**Records for this task:**
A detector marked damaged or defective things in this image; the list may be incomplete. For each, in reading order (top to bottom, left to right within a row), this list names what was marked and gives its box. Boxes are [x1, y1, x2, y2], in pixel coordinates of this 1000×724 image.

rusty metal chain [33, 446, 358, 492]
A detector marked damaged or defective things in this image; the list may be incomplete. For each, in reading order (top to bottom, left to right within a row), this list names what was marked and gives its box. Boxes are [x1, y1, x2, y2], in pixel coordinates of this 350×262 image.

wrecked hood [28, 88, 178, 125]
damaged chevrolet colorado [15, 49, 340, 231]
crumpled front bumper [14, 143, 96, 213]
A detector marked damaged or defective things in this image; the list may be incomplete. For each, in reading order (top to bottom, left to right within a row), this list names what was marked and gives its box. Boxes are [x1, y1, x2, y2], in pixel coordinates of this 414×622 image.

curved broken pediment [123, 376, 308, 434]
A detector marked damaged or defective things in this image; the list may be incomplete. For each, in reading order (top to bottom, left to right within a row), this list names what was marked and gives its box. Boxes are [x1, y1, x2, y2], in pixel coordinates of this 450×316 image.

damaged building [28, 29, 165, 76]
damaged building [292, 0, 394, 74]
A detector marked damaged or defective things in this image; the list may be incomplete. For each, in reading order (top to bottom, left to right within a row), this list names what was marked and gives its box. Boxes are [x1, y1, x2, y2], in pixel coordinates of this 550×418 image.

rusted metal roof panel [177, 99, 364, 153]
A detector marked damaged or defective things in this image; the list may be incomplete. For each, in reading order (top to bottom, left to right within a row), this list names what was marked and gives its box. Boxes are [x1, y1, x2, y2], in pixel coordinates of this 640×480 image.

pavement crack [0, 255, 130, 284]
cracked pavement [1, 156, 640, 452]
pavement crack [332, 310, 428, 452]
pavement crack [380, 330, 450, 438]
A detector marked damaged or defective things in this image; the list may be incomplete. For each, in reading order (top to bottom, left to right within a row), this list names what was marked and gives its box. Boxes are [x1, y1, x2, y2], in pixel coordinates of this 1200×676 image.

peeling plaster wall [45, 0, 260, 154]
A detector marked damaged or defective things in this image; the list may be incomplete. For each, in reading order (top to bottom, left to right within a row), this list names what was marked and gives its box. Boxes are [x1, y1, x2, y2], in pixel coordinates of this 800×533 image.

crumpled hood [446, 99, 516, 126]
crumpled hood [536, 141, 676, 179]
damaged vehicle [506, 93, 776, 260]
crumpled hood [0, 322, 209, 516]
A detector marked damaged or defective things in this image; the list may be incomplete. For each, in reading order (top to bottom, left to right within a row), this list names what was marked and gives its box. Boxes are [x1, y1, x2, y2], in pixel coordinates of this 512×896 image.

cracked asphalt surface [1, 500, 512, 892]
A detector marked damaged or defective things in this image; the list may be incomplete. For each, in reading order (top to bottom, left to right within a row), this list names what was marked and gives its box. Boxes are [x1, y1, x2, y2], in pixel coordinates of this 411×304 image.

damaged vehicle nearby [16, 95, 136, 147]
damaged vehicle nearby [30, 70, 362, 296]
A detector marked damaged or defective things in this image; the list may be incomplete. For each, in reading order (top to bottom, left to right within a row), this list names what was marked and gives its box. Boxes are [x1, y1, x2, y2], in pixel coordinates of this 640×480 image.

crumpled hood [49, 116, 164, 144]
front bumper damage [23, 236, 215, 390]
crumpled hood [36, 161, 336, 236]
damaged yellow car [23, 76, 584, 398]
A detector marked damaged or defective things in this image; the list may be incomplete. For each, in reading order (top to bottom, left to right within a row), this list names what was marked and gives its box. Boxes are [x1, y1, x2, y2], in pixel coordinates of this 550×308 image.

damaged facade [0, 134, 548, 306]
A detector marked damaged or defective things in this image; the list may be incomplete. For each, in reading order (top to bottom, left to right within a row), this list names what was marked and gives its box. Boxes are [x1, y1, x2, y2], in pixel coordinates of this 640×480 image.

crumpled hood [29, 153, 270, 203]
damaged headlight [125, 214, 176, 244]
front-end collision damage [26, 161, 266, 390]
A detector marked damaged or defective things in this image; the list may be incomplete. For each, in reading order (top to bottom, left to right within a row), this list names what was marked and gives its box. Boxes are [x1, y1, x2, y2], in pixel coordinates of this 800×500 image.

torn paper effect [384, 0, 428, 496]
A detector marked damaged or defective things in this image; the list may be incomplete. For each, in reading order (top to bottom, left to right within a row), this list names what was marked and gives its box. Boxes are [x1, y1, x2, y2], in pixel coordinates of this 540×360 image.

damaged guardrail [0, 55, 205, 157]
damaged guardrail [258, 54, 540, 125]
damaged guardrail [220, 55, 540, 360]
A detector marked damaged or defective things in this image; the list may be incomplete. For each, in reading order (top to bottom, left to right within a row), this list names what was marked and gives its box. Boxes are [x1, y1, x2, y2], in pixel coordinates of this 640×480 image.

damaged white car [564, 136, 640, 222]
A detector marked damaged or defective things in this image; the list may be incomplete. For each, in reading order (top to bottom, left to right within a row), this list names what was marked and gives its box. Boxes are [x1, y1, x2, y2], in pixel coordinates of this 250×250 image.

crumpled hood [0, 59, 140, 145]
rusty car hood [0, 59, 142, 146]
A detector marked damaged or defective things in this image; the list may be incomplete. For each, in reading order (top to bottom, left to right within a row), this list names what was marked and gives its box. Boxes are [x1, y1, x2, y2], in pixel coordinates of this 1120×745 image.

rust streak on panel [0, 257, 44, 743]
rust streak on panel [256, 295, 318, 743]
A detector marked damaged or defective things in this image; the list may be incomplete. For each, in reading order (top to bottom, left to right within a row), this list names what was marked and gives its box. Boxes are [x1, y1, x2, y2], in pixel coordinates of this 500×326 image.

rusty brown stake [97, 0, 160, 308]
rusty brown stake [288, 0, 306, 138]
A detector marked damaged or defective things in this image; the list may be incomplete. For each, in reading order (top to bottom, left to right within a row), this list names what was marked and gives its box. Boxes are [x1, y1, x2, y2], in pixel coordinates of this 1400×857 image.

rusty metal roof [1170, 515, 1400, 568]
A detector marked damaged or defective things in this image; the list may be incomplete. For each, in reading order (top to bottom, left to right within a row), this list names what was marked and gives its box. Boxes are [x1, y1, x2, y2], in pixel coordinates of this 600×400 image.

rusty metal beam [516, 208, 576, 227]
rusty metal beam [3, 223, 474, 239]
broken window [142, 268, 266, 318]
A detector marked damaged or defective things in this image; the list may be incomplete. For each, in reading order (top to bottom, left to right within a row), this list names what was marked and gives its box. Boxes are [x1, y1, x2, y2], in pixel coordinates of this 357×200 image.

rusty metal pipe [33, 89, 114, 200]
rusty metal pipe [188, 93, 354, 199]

**Exercise:** Line by line, transcribe the data exactly.

**Your response:**
A detector marked damaged or defective things in this image; the list may be incomplete. For each, in reading order (top to bottom, left to right within a row), this list names what was marked and gives its box. Boxes are [x1, y1, x2, y2], in pixel coordinates of this 1000×724 image.

rusty metal chain [33, 446, 358, 492]
A detector marked damaged or defective things in this image; the list may be incomplete. For each, in reading order (top to bottom, left to right within a row), this list names what was marked and gives its box. Boxes are [x1, y1, x2, y2], in pixel coordinates of this 350×262 image.

wrecked hood [28, 88, 178, 125]
damaged chevrolet colorado [15, 49, 340, 231]
crumpled front bumper [14, 143, 96, 213]
A detector marked damaged or defective things in this image; the list may be incomplete. For each, in reading order (top to bottom, left to right within a row), this list names what was marked and gives its box. Boxes are [x1, y1, x2, y2], in pixel coordinates of this 414×622 image.

curved broken pediment [123, 376, 308, 434]
A detector marked damaged or defective things in this image; the list may be incomplete. For each, in reading order (top to bottom, left to right within a row), this list names what was marked and gives its box. Boxes are [x1, y1, x2, y2], in pixel coordinates of this 450×316 image.

damaged building [28, 29, 165, 76]
damaged building [292, 0, 394, 74]
A detector marked damaged or defective things in this image; the list may be incomplete. For each, in reading order (top to bottom, left to right within a row), this list names what was marked and gives its box. Boxes are [x1, y1, x2, y2], in pixel coordinates of this 550×418 image.

rusted metal roof panel [177, 99, 364, 153]
A detector marked damaged or defective things in this image; the list may be incomplete. For each, in reading order (top to bottom, left to right within a row), this list names what was marked and gives its box. Boxes are [x1, y1, x2, y2], in pixel coordinates of this 640×480 image.

pavement crack [0, 255, 130, 284]
cracked pavement [1, 156, 640, 452]
pavement crack [332, 310, 428, 452]
pavement crack [380, 330, 450, 438]
A detector marked damaged or defective things in this image; the list may be incomplete. For each, in reading order (top to bottom, left to right within a row), this list names what was marked and gives its box. Boxes are [x1, y1, x2, y2], in pixel coordinates of this 1200×676 image.

peeling plaster wall [45, 0, 260, 154]
A detector marked damaged or defective things in this image; the list may be incomplete. For each, in reading order (top to bottom, left to right within a row), this list names what was marked and gives its box. Boxes are [x1, y1, x2, y2], in pixel coordinates of this 800×533 image.

crumpled hood [446, 99, 516, 126]
crumpled hood [536, 141, 676, 179]
damaged vehicle [506, 93, 776, 260]
crumpled hood [0, 322, 209, 516]
A detector marked damaged or defective things in this image; the list may be incomplete. For each, in reading order (top to bottom, left to right within a row), this list names what was marked and gives its box. Boxes are [x1, y1, x2, y2], in pixel coordinates of this 512×896 image.

cracked asphalt surface [1, 500, 512, 892]
A detector marked damaged or defective things in this image; the list may be incomplete. For each, in reading order (top to bottom, left to right within a row), this list names what was marked and gives its box. Boxes are [x1, y1, x2, y2], in pixel coordinates of this 411×304 image.

damaged vehicle nearby [16, 95, 136, 147]
damaged vehicle nearby [30, 70, 362, 296]
A detector marked damaged or defective things in this image; the list may be incomplete. For each, in reading order (top to bottom, left to right within a row), this list names what was marked and gives its box. Boxes are [x1, y1, x2, y2], in pixel coordinates of this 640×480 image.

crumpled hood [49, 116, 164, 144]
front bumper damage [23, 236, 215, 390]
crumpled hood [36, 161, 336, 236]
damaged yellow car [23, 76, 584, 398]
A detector marked damaged or defective things in this image; the list may be incomplete. For each, in reading order (top to bottom, left to right within a row), this list names what was marked and gives its box. Boxes are [x1, y1, x2, y2], in pixel coordinates of this 550×308 image.

damaged facade [0, 134, 548, 306]
A detector marked damaged or defective things in this image; the list may be incomplete. For each, in reading order (top to bottom, left to right within a row), this list names what was marked and gives its box. Boxes are [x1, y1, x2, y2], in pixel coordinates of this 640×480 image.

crumpled hood [29, 153, 270, 203]
damaged headlight [125, 214, 176, 244]
front-end collision damage [26, 161, 266, 390]
A detector marked damaged or defective things in this image; the list may be incomplete. For each, in reading order (top to bottom, left to right within a row), this list names what was marked and gives its box. Boxes are [x1, y1, x2, y2], in pixel coordinates of this 800×500 image.

torn paper effect [384, 0, 428, 496]
A detector marked damaged or defective things in this image; the list may be incomplete. For each, in reading order (top to bottom, left to right within a row), this list names what was marked and gives its box. Boxes are [x1, y1, x2, y2], in pixel coordinates of this 540×360 image.

damaged guardrail [0, 55, 205, 157]
damaged guardrail [258, 54, 540, 125]
damaged guardrail [220, 55, 540, 360]
A detector marked damaged or defective things in this image; the list may be incomplete. For each, in reading order (top to bottom, left to right within a row), this list names what was marked and gives its box. Boxes are [x1, y1, x2, y2], in pixel coordinates of this 640×480 image.

damaged white car [564, 136, 640, 222]
A detector marked damaged or defective things in this image; the list may be incomplete. For each, in reading order (top to bottom, left to right within a row), this list names what was marked and gives its box. Boxes are [x1, y1, x2, y2], in pixel coordinates of this 250×250 image.

crumpled hood [0, 59, 140, 145]
rusty car hood [0, 59, 142, 146]
A detector marked damaged or defective things in this image; the list may be incomplete. For each, in reading order (top to bottom, left to right within a row), this list names what was marked and gives its box. Boxes are [x1, y1, x2, y2], in pixel coordinates of this 1120×745 image.

rust streak on panel [0, 257, 44, 743]
rust streak on panel [256, 295, 318, 743]
A detector marked damaged or defective things in this image; the list may be incomplete. For each, in reading order (top to bottom, left to right within a row), this list names what was marked and gives its box. Boxes are [x1, y1, x2, y2], in pixel coordinates of this 500×326 image.

rusty brown stake [97, 0, 160, 308]
rusty brown stake [288, 0, 306, 138]
A detector marked damaged or defective things in this image; the list may be incomplete. For each, in reading order (top to bottom, left to right within a row), this list names what was marked and gives its box. Boxes are [x1, y1, x2, y2], in pixel coordinates of this 1400×857 image.

rusty metal roof [1170, 515, 1400, 568]
A detector marked damaged or defective things in this image; the list may be incomplete. For each, in reading order (top to bottom, left to right within a row), this list names what was marked and gives its box. Boxes are [x1, y1, x2, y2], in pixel coordinates of this 600×400 image.

rusty metal beam [516, 208, 576, 227]
rusty metal beam [3, 223, 474, 239]
broken window [142, 268, 266, 318]
A detector marked damaged or defective things in this image; the list may be incomplete. For each, in reading order (top to bottom, left to right within a row), this list names what was marked and gives its box. Boxes are [x1, y1, x2, y2], in pixel coordinates of this 357×200 image.

rusty metal pipe [33, 89, 114, 200]
rusty metal pipe [188, 93, 354, 199]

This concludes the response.